2. Bacillus subtils: 1-2 g/L

3. Streptomyces coelicolor: 3-5 g/L

G ra nulated ca rbon :

1. Pseudomons putida: 3-6 g

2. Bacillus subtils: 3-7 g

3. Streptomyces coelicolor: 5-8 g

After using a Biirker chamber to count the cells, it was established that an average of 2 to 35 cells are captured by a single carbon particle, depending on the size.

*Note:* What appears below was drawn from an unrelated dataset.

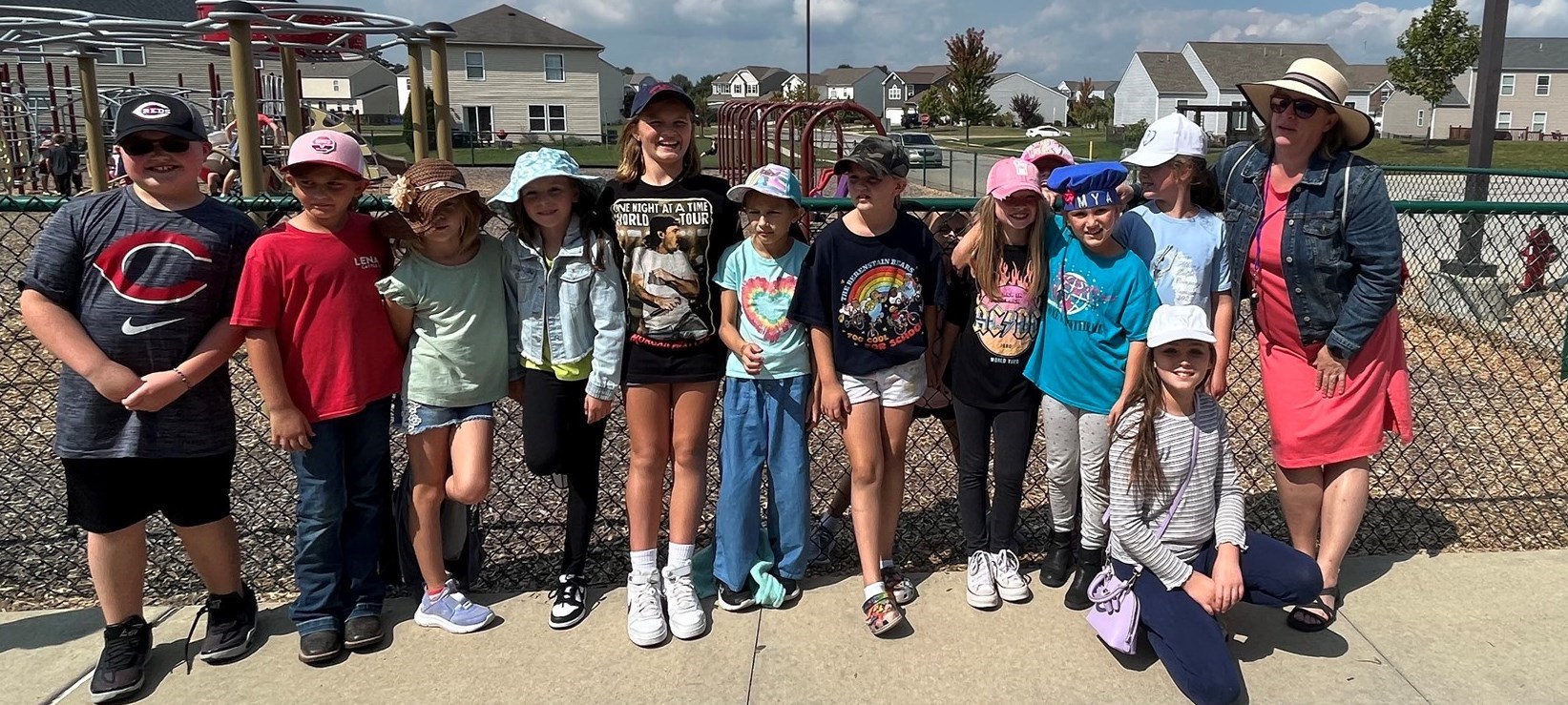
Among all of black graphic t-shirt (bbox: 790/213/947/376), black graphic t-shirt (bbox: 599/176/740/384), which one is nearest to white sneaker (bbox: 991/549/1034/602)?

The procedure described above has numerous advantages. An advantage of the procedure is that it provides a universal solution for preserving any soil bacterium (or a mixture thereof), and the preserved product remains viable for at least 6 months. The procedure is a unique preservation method, which reduces the volume of water to be transported, and increases the dry matter content to almost 100%. Another advantage is that the procedure is simple and fast. Another advantage is its variability, as the typical microbes and their proportion can be adjusted according to the needs of the planned plants and local soil conditions. In other words, the composition can be adjusted and optimized using scientific methods. An important advantage is that the produced product can be transported at room temperature and, consequently, at reasonable cost. The produced product is a viable microbe flora bound to an activated carbon carrier, which is a dry powder and can be handled easily, and it can be released at the target area using, for example, a sower or an artificial fertilizer dispenser. It is not heavy as it does not contain water. Since it does not contain water, it can be transported and stored easily and at low cost. It improves the nutritive material content of the soil, and restores carbon sources. The procedure is universal and can be used with any suitable bacterium. In our example, a soil improving biofertilizer conserve was produced with three different bacteria, but the procedure can be used with only a single type of bacteria as well.

The field of application of the invention is the improvement of nutritive material content, the improvement of soil flora, the triggering of the reproduction of necessary soil bacteria, and the capturing of contaminants. In addition to the above examples, the invention can be implemented in other forms and with other manufacturing processes within the scope of protection.